In my view, not quite yet. As the price continues to drop, SSDs will soon reach the point where they are economically feasible for everyone, but presently, it’s impractical to store large amounts of data on them. A popular choice right now is to have a relatively small (60-160GB) SSD with boot files, applications, and some working data on it, and a secondary mechanical hard drive to store large files for which transfer speed is less important. This is a challenge in laptops though, where space is at a premium and it’s often difficult to fit both a hard drive and solid state drive into one machine. The solution I use is an optical bay caddy: I’ve removed the DVD burner from my laptop, and put a hard drive caddy in its place. I have a 128GB SSD as my primary drive, and store large files on the hard drive. Some laptops are now shipping with a hard drive and a small SSD both built in, as well.

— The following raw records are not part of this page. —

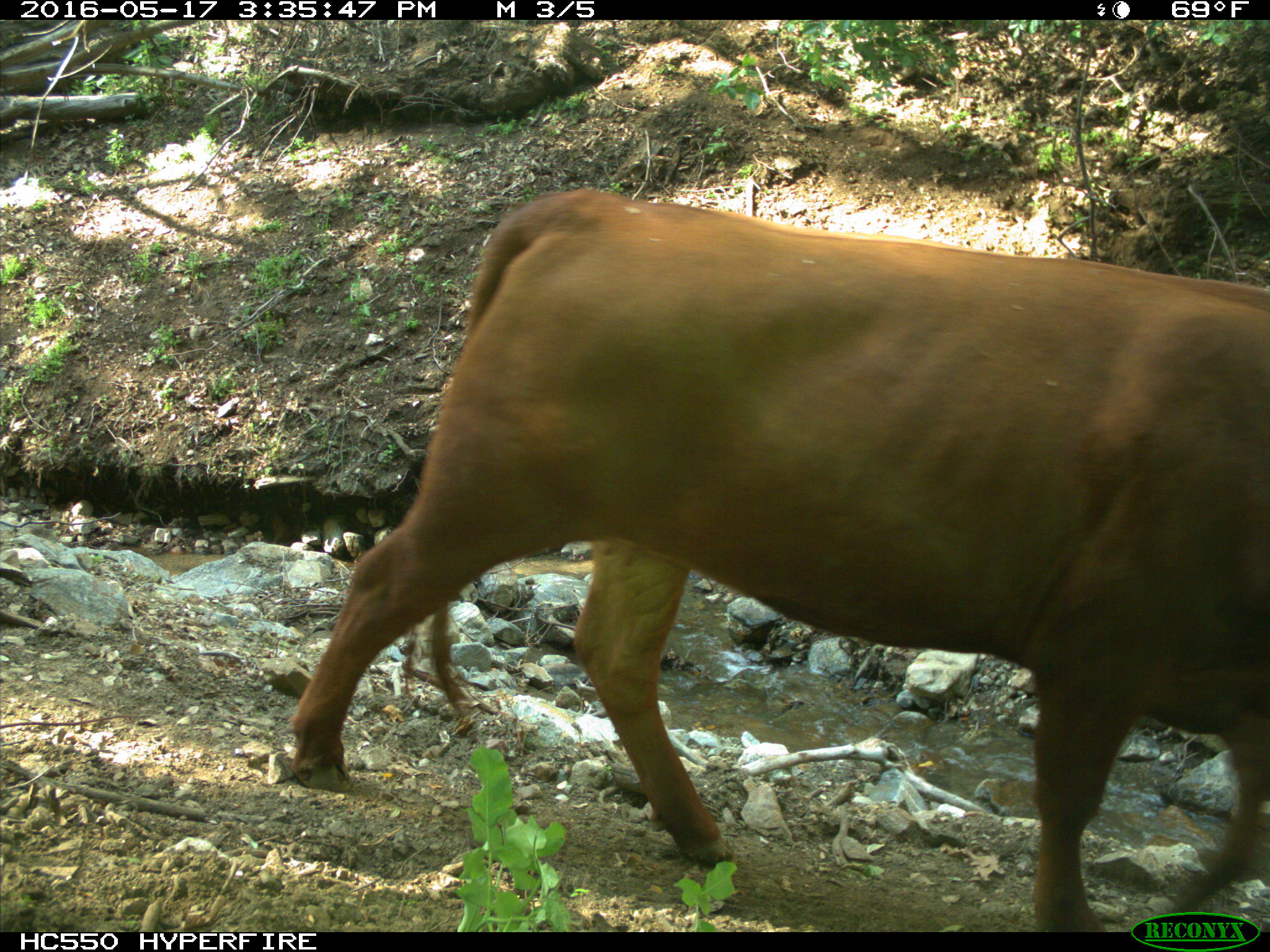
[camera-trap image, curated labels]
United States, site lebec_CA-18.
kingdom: Animalia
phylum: Chordata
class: Mammalia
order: Artiodactyla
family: Bovidae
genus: Bos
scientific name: Bos taurus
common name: domestic cow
Bos taurus (domestic cow).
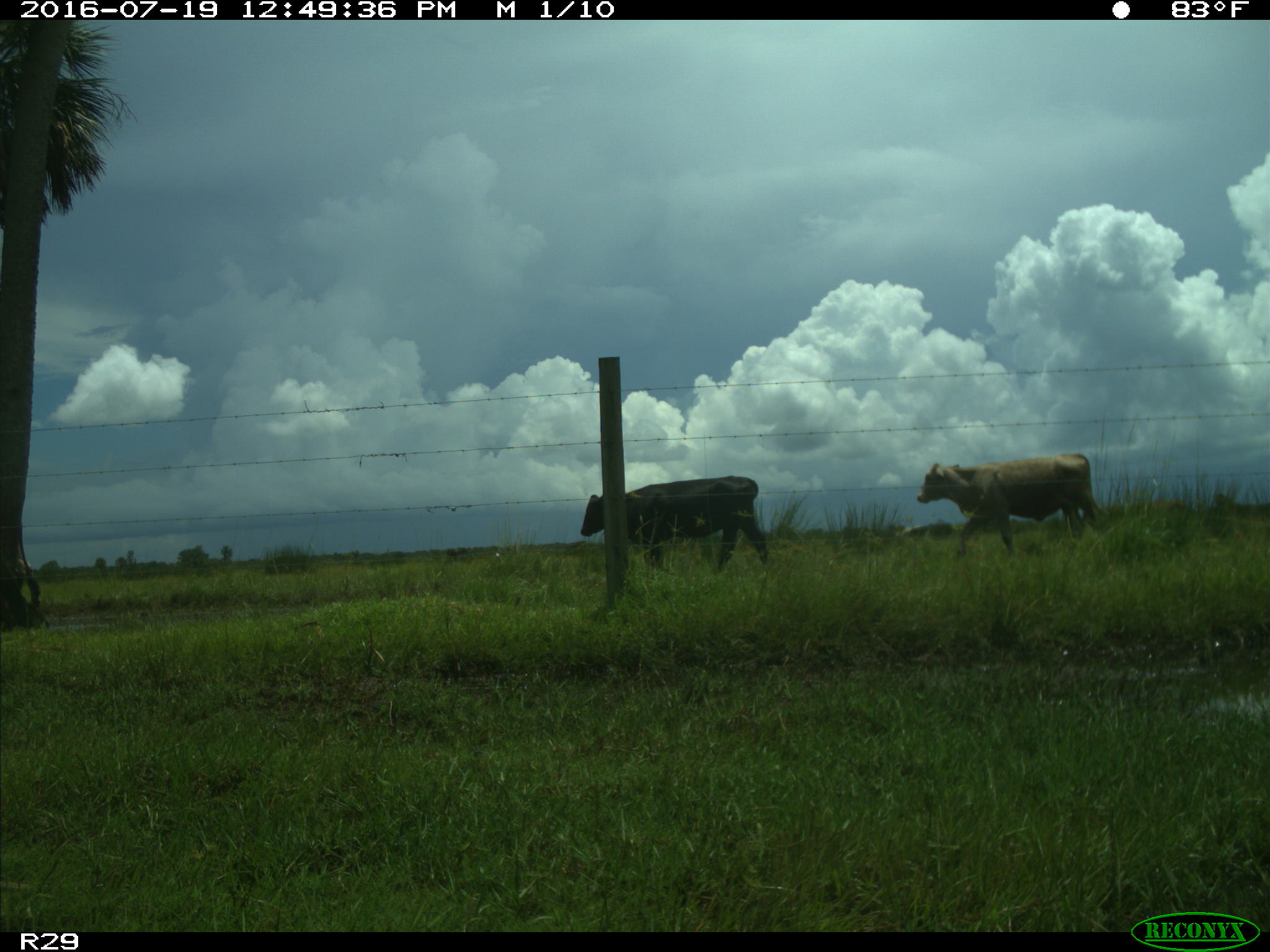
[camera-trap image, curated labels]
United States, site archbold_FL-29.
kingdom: Animalia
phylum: Chordata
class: Mammalia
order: Artiodactyla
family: Bovidae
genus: Bos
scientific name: Bos taurus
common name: domestic cow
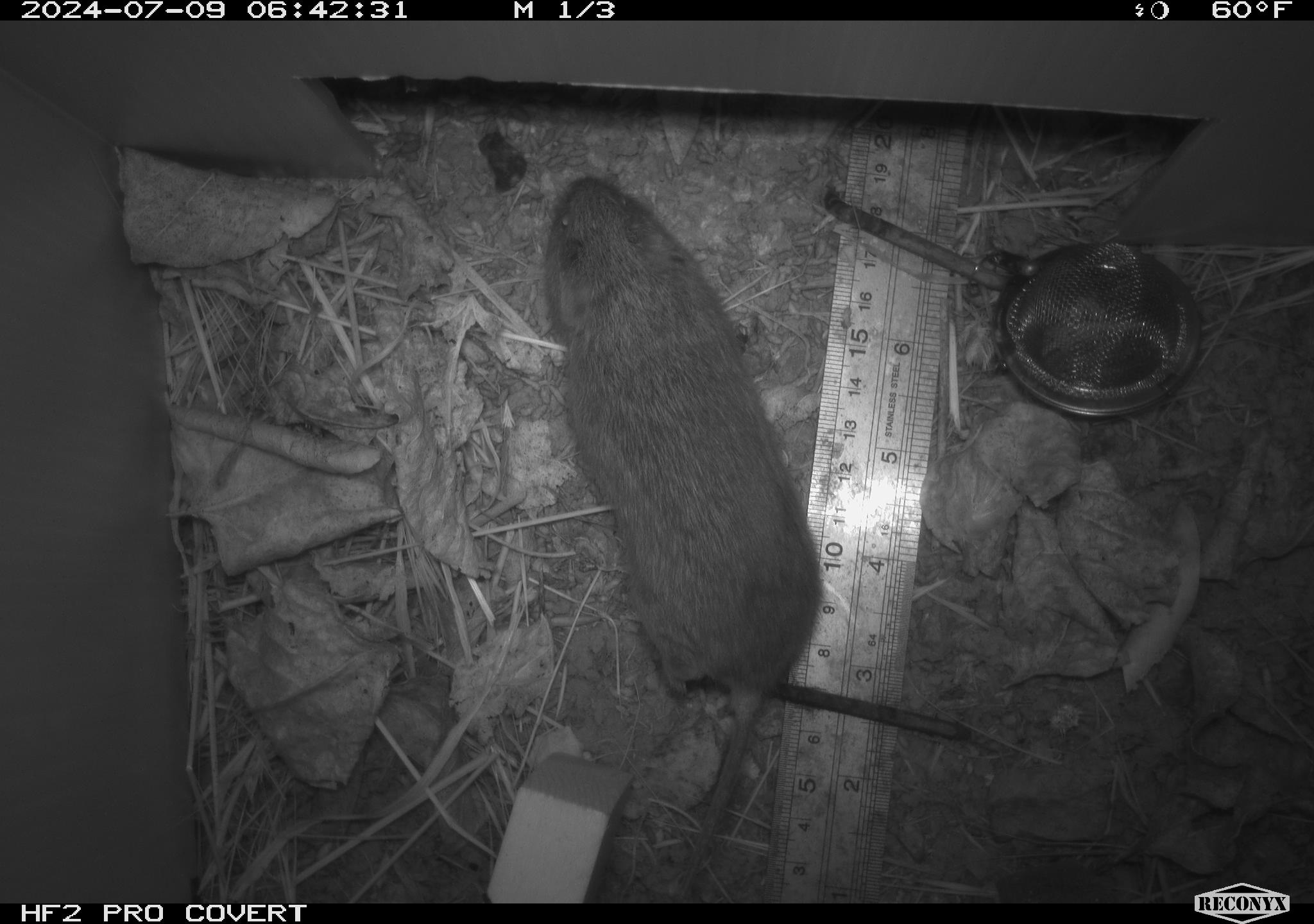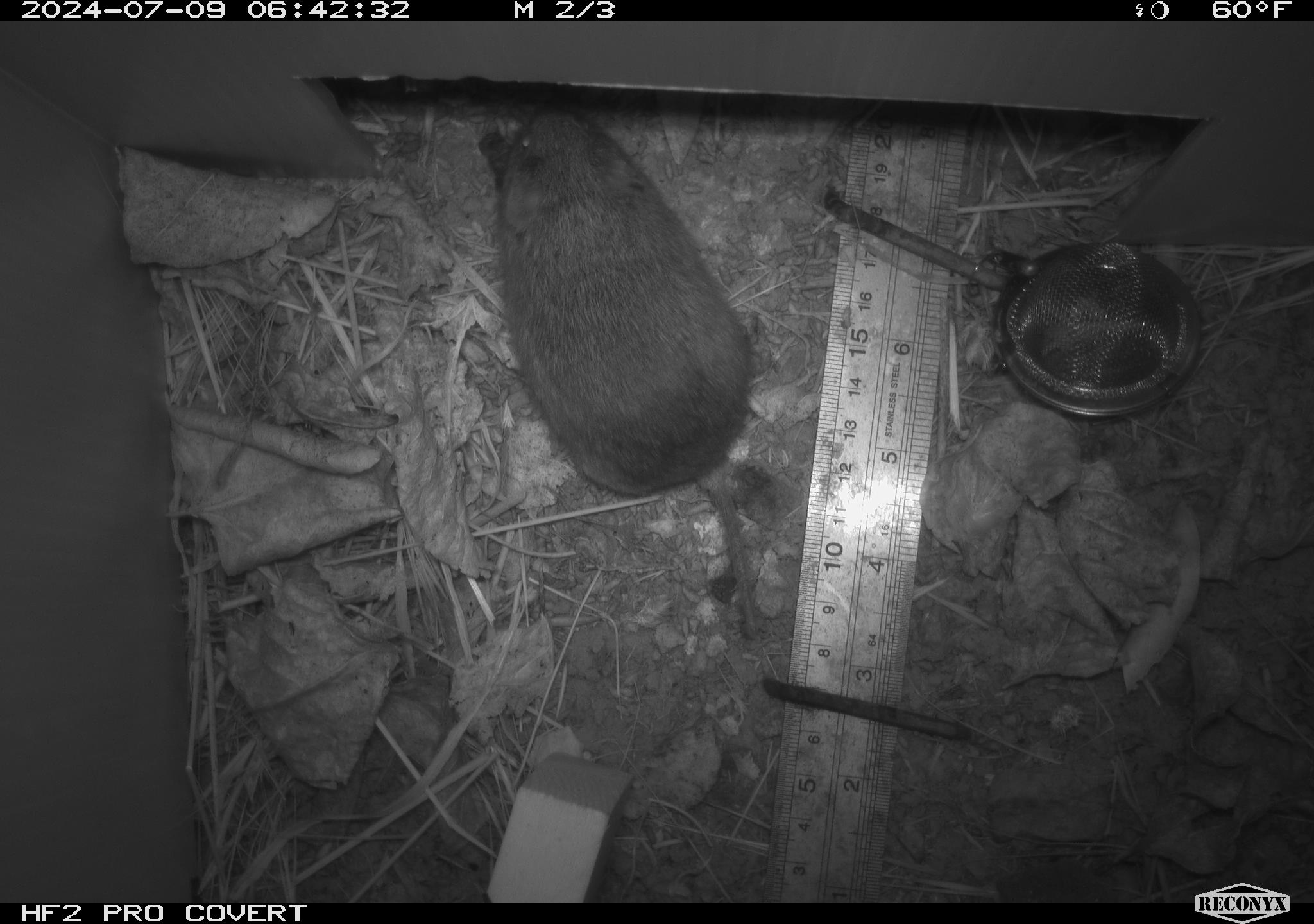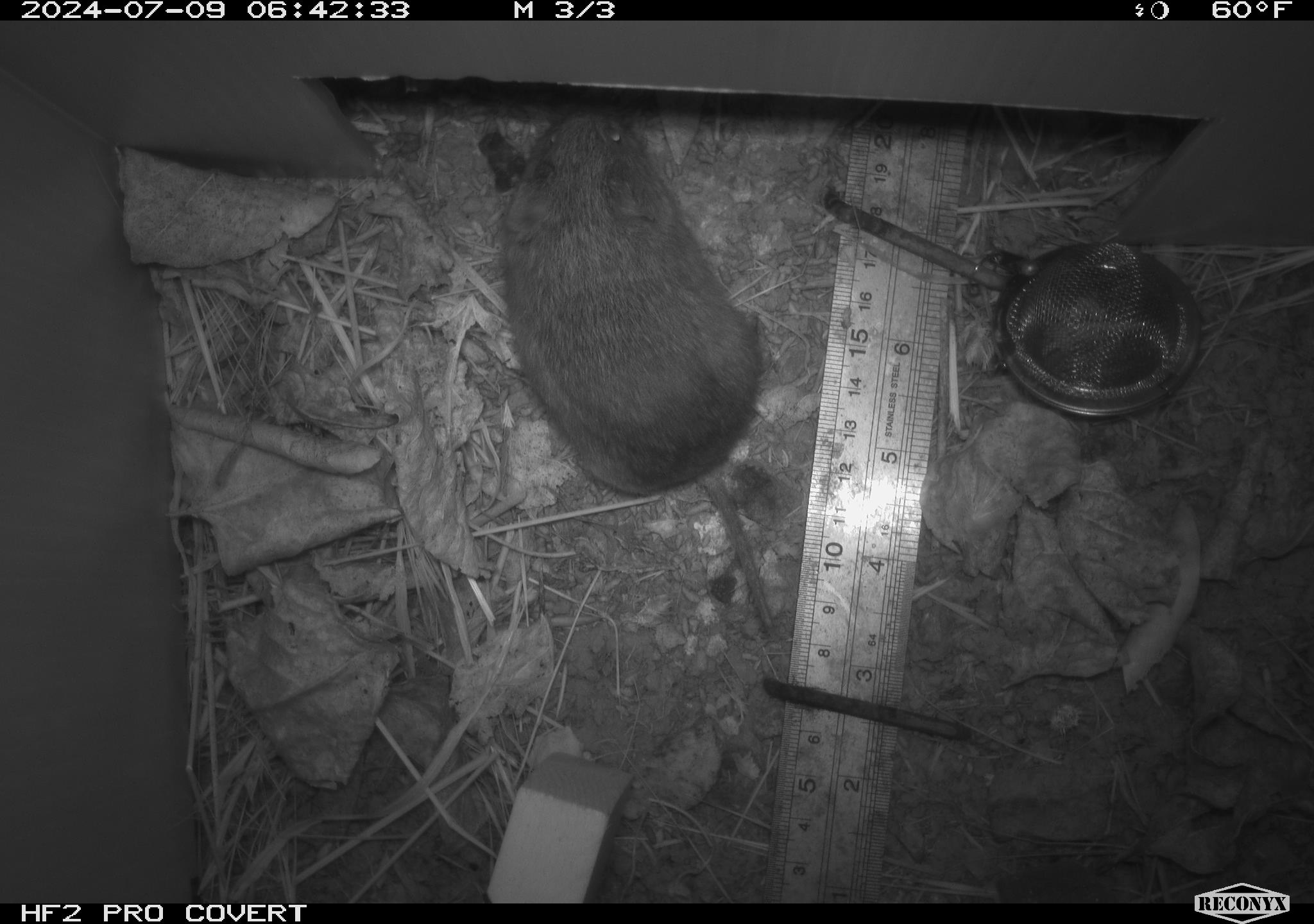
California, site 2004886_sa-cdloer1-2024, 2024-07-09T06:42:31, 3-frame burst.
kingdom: Animalia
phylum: Chordata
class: Mammalia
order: Rodentia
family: Cricetidae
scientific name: Arvicolinae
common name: voles, lemmings, and muskrats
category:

Solid state storage is a fascinating technology, both for its physical underpinnings and the effects it’s having on the computing industry. I foresee a time in the near future when SSDs will be standard fare, and we will all wonder how we lived without them. For those of us who’ve already had a taste, that question has already presented itself.
Kiri Wagstaff said:
Great summary of the SSD article. I have an SSD in my MacBook Air, and I’ve loved its superfast, supersilent performance. I wasn’t aware of the short lifetime warning. Good thing I have Time Machine running, I guess!